What you are asked to do:
Using the text on cardiovascular disease in MP, explain in one to three sentences what it gives as the reason that CVD cases in the city have risen over the years.

Document excerpt:

Cardiovascular Disease claims 1/3rd of lives after age 40, in MP

    Cardiovascular Disease claims 1/3rd of lives after age 40, in MP

    Bhopal, September , 2018: *Heart disease is still the leading cause of death in India, killing 1.7 million Indians in 2016, according to the 2016 Global Burden of Disease Report. Leading Endocrinologist Dr. Sachin Chittawar MD – General MedicineDM – Endocrinology and Cardiologist Dr. Pankaj Manoria MD, DM – Cardiology addressed the issue of an alarming increase in cardiovascular disease (CVD) trend in the city in the wake of World Heart Day 2018 which will take place on September 29, 2018. The doctors came together with an aim to increase awareness of the growing CVD cases and to dispel myths and fears regarding the disease. The initiative was taken to reduce the growing trend and propel the thought towards the theme “MY HEART, for YOUR HEART” for this year’s World Heart Day 2018.

    Cardiovascular Disease claims 1/3rd of lives after age 40, in MP

    The term ‘cardiovascular disease’ (CVD) refers to any disease of the heart. Most prevalent cardiovascular diseases include coronary heart disease (e.g. heart attack) and cerebrovascular disease (e.g. stroke). The reasons for the prevalence of increasing CVD cases in the city over the years is because of changing  lifestyle patterns like smoking, consuming alcohol, unhealthy diet and limited physical activity. *A study from All India Institute of Medical Sciences (AIIMS) and Indian Council of Medical Research (ICMR) has suggested that 35% of patients who had a heart attack are below 50 and 10 % are under 30.

Information supplied:
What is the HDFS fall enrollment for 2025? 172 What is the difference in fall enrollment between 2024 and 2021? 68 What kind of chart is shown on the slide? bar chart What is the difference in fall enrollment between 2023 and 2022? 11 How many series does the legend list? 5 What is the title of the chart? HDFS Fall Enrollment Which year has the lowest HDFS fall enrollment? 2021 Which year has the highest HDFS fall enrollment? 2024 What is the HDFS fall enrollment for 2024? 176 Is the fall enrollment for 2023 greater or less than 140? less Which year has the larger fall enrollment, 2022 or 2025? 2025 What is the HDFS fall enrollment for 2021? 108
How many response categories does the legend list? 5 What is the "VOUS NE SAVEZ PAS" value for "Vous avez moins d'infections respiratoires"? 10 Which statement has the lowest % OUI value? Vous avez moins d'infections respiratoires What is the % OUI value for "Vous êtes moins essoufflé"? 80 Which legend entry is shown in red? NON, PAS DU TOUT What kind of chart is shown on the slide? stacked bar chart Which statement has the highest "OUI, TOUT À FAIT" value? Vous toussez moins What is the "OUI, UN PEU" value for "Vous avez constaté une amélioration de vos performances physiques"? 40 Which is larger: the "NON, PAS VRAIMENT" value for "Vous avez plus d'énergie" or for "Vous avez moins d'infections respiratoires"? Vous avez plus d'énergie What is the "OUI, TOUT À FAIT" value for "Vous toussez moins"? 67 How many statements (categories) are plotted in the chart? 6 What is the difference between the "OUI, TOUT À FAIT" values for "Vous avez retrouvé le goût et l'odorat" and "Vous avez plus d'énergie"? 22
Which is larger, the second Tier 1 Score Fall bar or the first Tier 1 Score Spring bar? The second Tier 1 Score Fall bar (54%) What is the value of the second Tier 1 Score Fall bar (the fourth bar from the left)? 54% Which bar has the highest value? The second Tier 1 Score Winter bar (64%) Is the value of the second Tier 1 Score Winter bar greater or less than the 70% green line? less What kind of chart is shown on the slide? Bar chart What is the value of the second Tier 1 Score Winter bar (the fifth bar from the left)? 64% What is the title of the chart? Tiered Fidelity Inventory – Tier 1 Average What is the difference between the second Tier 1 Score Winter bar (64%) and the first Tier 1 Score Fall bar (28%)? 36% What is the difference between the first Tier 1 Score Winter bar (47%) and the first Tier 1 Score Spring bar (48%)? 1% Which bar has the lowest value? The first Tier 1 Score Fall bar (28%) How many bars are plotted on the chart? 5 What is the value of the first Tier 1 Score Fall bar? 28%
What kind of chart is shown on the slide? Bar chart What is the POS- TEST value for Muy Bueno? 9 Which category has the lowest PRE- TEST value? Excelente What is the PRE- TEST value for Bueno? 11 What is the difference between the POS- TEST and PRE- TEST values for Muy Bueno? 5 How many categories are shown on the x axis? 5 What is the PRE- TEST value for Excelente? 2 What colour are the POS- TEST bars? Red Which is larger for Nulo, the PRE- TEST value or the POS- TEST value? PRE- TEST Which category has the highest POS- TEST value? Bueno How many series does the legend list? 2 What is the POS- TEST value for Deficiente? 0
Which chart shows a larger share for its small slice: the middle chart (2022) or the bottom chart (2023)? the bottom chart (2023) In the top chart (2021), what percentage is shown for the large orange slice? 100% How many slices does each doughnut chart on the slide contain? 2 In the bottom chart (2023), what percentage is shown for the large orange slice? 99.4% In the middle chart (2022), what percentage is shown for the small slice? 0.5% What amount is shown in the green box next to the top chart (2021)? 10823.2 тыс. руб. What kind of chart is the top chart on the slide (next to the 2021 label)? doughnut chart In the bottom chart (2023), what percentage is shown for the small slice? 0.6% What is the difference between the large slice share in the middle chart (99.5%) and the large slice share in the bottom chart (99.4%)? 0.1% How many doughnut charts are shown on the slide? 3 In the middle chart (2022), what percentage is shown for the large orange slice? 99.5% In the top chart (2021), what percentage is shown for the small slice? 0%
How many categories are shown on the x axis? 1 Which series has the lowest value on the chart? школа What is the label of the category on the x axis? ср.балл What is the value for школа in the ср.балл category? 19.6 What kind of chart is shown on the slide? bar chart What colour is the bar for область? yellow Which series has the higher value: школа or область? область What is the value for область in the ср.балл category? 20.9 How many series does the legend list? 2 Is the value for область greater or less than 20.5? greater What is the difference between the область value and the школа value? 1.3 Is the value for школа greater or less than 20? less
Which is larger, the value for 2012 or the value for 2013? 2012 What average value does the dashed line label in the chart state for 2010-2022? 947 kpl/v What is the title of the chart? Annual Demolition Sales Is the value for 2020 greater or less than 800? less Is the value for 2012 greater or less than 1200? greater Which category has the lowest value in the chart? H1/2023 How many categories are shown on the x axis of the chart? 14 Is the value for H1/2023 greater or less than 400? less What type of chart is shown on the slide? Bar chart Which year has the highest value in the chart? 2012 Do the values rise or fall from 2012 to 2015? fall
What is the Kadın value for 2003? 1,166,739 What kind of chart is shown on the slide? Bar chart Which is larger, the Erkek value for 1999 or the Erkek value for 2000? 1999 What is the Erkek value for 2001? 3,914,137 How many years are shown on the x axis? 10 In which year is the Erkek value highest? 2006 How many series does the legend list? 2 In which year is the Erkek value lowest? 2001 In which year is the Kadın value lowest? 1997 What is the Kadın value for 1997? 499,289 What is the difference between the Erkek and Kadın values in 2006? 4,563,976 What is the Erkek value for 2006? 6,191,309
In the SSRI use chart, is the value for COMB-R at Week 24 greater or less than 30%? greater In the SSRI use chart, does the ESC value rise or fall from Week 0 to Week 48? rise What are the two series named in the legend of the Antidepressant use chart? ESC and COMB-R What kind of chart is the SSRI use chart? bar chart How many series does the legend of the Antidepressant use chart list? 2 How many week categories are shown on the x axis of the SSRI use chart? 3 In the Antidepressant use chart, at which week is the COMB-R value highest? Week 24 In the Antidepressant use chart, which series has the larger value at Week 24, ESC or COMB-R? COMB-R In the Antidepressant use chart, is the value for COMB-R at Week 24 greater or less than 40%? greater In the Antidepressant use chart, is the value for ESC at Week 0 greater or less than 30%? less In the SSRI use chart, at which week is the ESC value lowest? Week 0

Response for this exercise:
Changing lifestyle patterns are behind the rise. These include smoking, consuming alcohol, an unhealthy diet and limited physical activity.